Tapping into gamer's usage behavior - Touch Heatmaps

Game development is a pretty rewarding experience. Watching people actually play what you made and get amused is a great feeling. But things don’t always go according to the plan. What works for us may not necessarily work for the gamers.

This is especially true for the controls. Game developers and testers get used to them after playing the game endlessly throughout the development cycle and they cannot be objective about whether they are easy or not. That’s why having some insights into whether they are actually working for the gamers is pretty crucial. One great way to do this is by asking friends and family or random strangers to test out the game. Another alternate can be to include it in your game code to record where the gamers are touching.

Doing this can be a bit resource-intensive but we figured out a way to do this efficiently.

In iOS, a UIWindow serves as an applications root view and everything originates from there. The hierarchy is shown in the illustration below:

(image taken from http://www.objc.io/issue-1/containment-view-controller.html)

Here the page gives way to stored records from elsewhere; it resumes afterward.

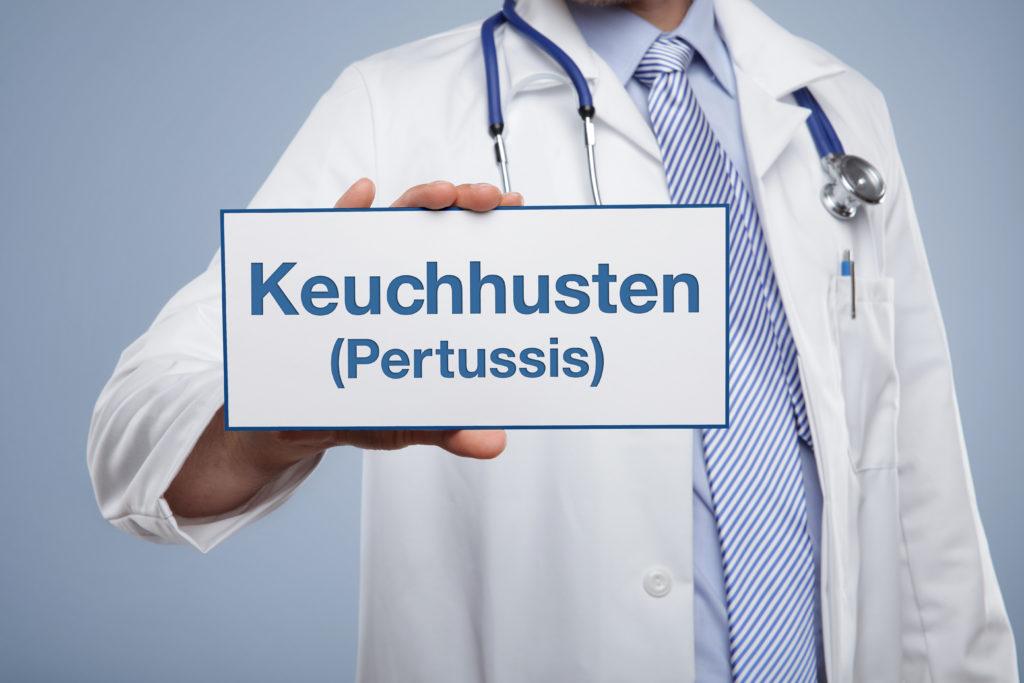 Keuchhusteninfektionen betreffen vermehrt auch Erwachsene. (Bild: Coloures-pic/fotolia.com)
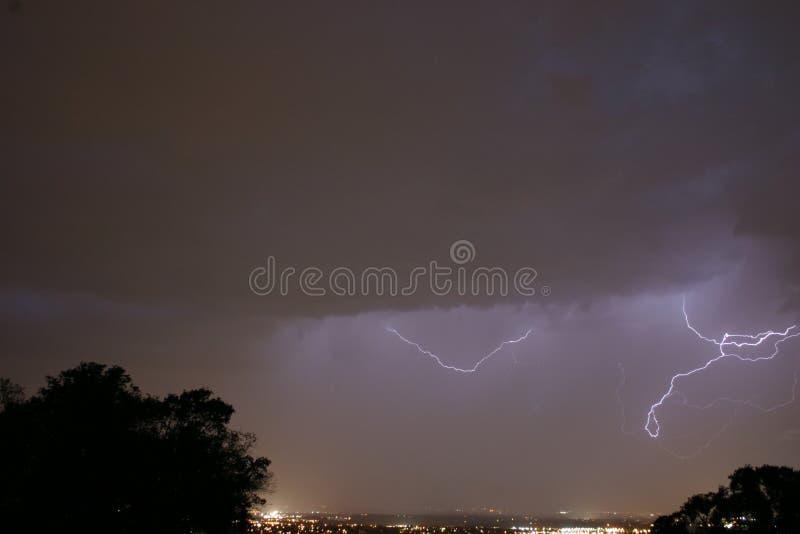 Blitzschläge stockfotografie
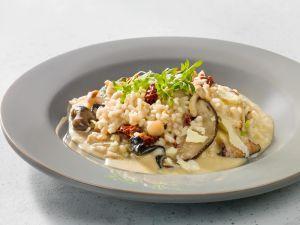 Pilz-Risotto mit Brunnenkresse-Salat Rezept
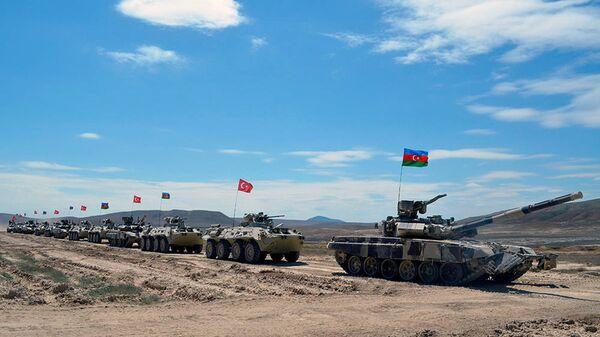 Азербайджано-турецкие военные учения в Баку - Sputnik Polska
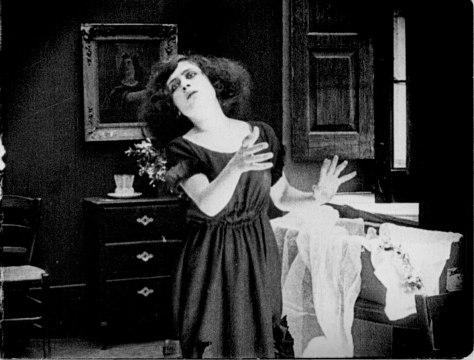 Rosè Angione as Nanninella in A Santanotte (Elvira Notari, 1922)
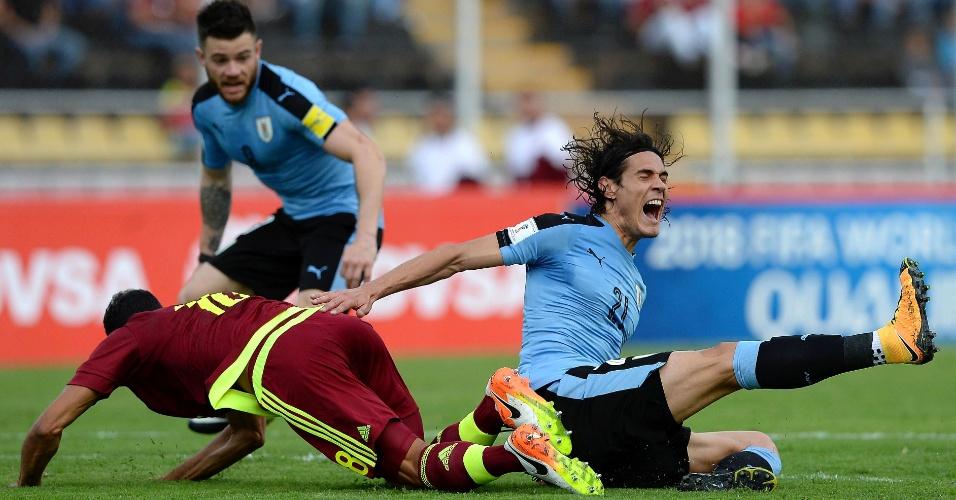 Cavani cai no chão após disputa de bola no jogo entre Uruguai e Venezuela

A UIApplication gets all of the messages and dispatches everything to the UIWindow through the sendEvent method.  To tap into it, one would need to subclass UIWindow and specify a different implementation for the sendEvent method. Doing this would require you to specify an intercept delegate too.

APWindow.h

@protocol APEventInterceptWindowDelegate
- (BOOL)interceptEvent:(UIEvent *)event; // return YES if event handled
@end

@interface APWindow : UIWindow {
    // It would appear that using the variable name 'delegate' in any UI Kit
    // subclass is a really bad idea because it can occlude the same name in a
    // superclass and silently break things like autorotation.
    id  __unsafe_unretained eventInterceptDelegate;
}

@property(unsafe_unretained) id  eventInterceptDelegate;
@end

APWindow.m

- (void)sendEvent:(UIEvent *)event {
    [eventInterceptDelegate interceptEvent:event];
    [super sendEvent:event];
}

Now every UIEvent will be passed to the interceptEvent method of your delegate. As per the class reference here, we know that there are three types of events; touch events, motion events, and remote-control events. We are only interested in the touch events. We can extract the exact coordinates of those touch events from a UIEvent by:

for (UITouch * touch in [event allTouches]) {
    CGPoint point = [touchlocationInView:touch.window];
}

Storing these points for a complete session (which may last from a few seconds to an hour or more) can prove to be difficult, given that it doesn’t affect the games performance.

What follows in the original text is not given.